How to Keep Your Beloved Clothes for Life – Clothing Maintenance & Repair
This article was written by Anca at ethical.net – a social enterprise building a platform for discovering ethical brands and products.
Happily, if you don’t want to buy new stuff — even the kind that lasts a lifetime — you can repair, maintain and prolong the life of your beloved clothes.
I’ve seen too many perfectly good jackets thrown away just because the zipper wasn’t working. That very jacket was the result of large amounts of energy put into its production and distribution, with materials that most likely have been “harvested” from various parts of the globe.
Hm, have we really forgotten what it means to repair clothing?
Kurt Vonnegut said it best: “Another flaw in the human character is that everybody wants to build, and nobody wants to do maintenance”. It can be applied to production of pretty much everything. In the unsustainable craziness that got hold of our species, we ended up making poor quality products, piling them high and selling them cheap, rather than creating quality products that last longer and can be easily maintained, mended, fixed, darned…
In my childhood — just a few decades ago — it was inconceivable to throw away a piece of clothing before it became beyond repair. I grew up wearing my elder siblings’ clothes and it made perfect sense to repair clothing. This inter-generational swap turned clothes into well-loved and valuable items squeezed for years for every fiber and ounce of life, until the colors would fade away along with the worn-out heart shaped patches.
My grandmothers would take pride in their mending skills and Singer sewing machines. In the last few decades, with the many cheap clothes flooding the world, there was a general feeling that mending was a dying habit. Still popular in certain countries, usually associated with poverty or at least a lack of financial resources, mending is finding its way back even in so called prosperous societies that guzzle fast fashion down at a worrying rate.

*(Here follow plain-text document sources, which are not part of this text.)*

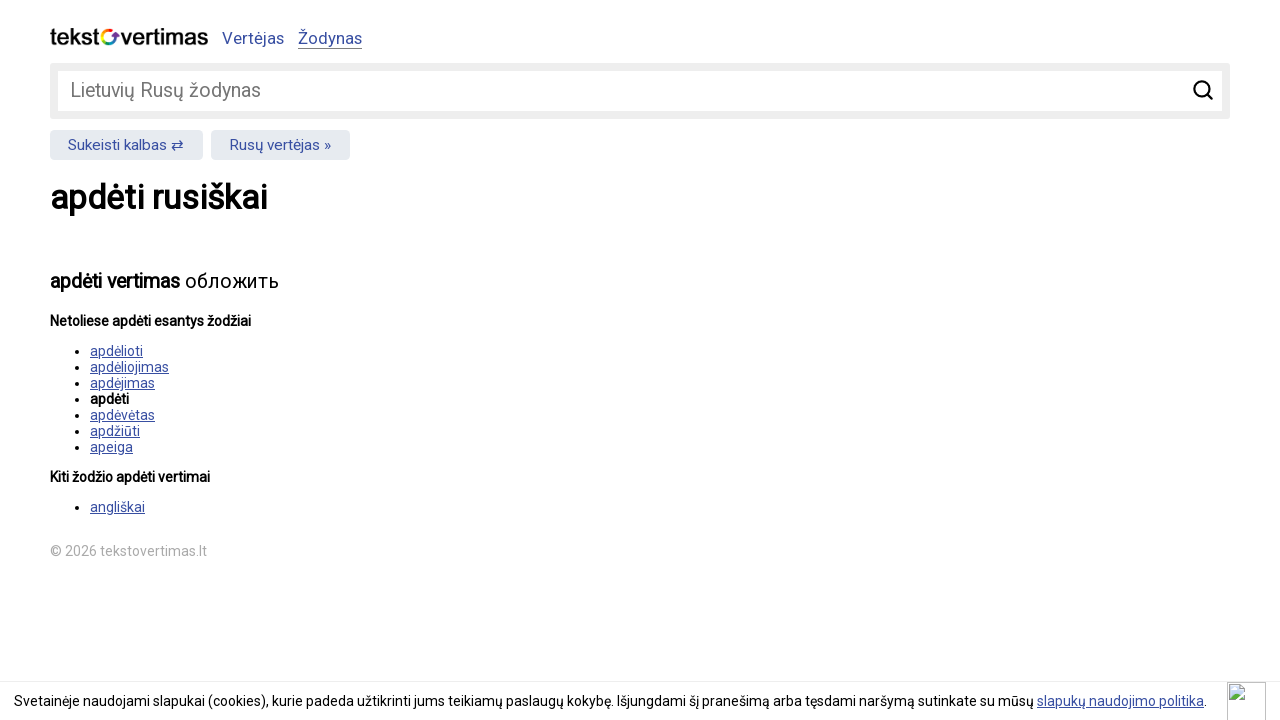

--- FILE ---
content_type: text/html; charset=utf-8
request_url: https://www.google.com/recaptcha/api2/aframe
body_size: 268
content:
<!DOCTYPE HTML><html><head><meta http-equiv="content-type" content="text/html; charset=UTF-8"></head><body><script nonce="BX4Usaqr588DCplv79Y-UA">/** Anti-fraud and anti-abuse applications only. See google.com/recaptcha */ try{var clients={'sodar':'https://pagead2.googlesyndication.com/pagead/sodar?'};window.addEventListener("message",function(a){try{if(a.source===window.parent){var b=JSON.parse(a.data);var c=clients[b['id']];if(c){var d=document.createElement('img');d.src=c+b['params']+'&rc='+(localStorage.getItem("rc::a")?sessionStorage.getItem("rc::b"):"");window.document.body.appendChild(d);sessionStorage.setItem("rc::e",parseInt(sessionStorage.getItem("rc::e")||0)+1);localStorage.setItem("rc::h",'1768736893356');}}}catch(b){}});window.parent.postMessage("_grecaptcha_ready", "*");}catch(b){}</script></body></html>

--- FILE ---
content_type: text/css
request_url: https://www.tekstovertimas.lt/js/ui/jquery.autocomplete.min.css
body_size: 442
content:
.ac_results{padding:0;border:1px solid #ccc;background:#fff;overflow:hidden;z-index:99999;color:#888}.ac_results ul{width:100%;list-style-position:outside;list-style:none;padding:0;margin:0}.ac_results li{margin:0;padding:2px 10px;cursor:default;display:block;font:menu;font-size:1.4em;line-height:1.2em;overflow:hidden}.ac_loading{background:#fff url(loading.gif) right center no-repeat}.ac_over{background:#eee;color:#000}strong{color:#000}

It won’t stop mending, repair, and clothing alterations shops and tailors from disappearing off the map of independent businesses, but the corner knitting associations, bloggers and charities are making sure they bring mending back. It might be nostalgia too, but it’s also the best way individuals can fight back, showing the fashion industry that it needs to change its ways now, before it’s too late.
Meet the Menders, Darners and Fixers
Yes, they exist and sometimes even thrive. If mending is not your cup of tea or if you simply don’t know how to repair clothing, chances are you are within walking distance from someone willing to fix your favorite sweater for a small fee, a large fee, or for free.
For instance, in Brighton, UK, we discovered The Visible Mending Programme ⎯ “a self-taught textiles practitioner” working mostly in wool. It’s a personal exploration in traditional techniques for creating and repairing textiles, but something exciting can come out of this. Have a look.
Some people not only make their clothes from scratch, they also blog about it. This is the kind of DIY achievement that encourages you to share and spread the good deed. Check out Karen Templer — “devout yarnophile and knitting enabler” and her Fringe Association blog. You can find out why she makes her own clothes. Knowing where they come from and simply because it’s fun, are high on her list of priorities.
There are books too. Take for instance Mending Matters: Stitch, Patch, and Repair Your Favorite Denim & More published this autumn. The book contains how-to projects to repair clothing, essays on slow fashion, the author’s fashion fast, and other such treats. Look in the unlikely places too, like the Zero Waste Chef. Her main focus is cooking waste free, but her new posts on bags made out of old clothes and leftover materials are a joy to see and, most likely, use. She’ll even teach you how to sew a bento bag.
It’s OK to Be in Fashion. You Own Fashion.
A consumerist society that constantly tells you to be up to date, to be on trend, has no interest in also asking you to be careful where and how you invest. Occasionally, the brands tag washing and drying directions on your clothing, but they’ll hardly ever encourage you to put thread and needle to good use. That needle might bring more benefits than you bargained for. And yes, we will come back and talk about the exceptions too.
So, spread your wings and find the inspiring mending project near you. Or even better: start one. Good luck!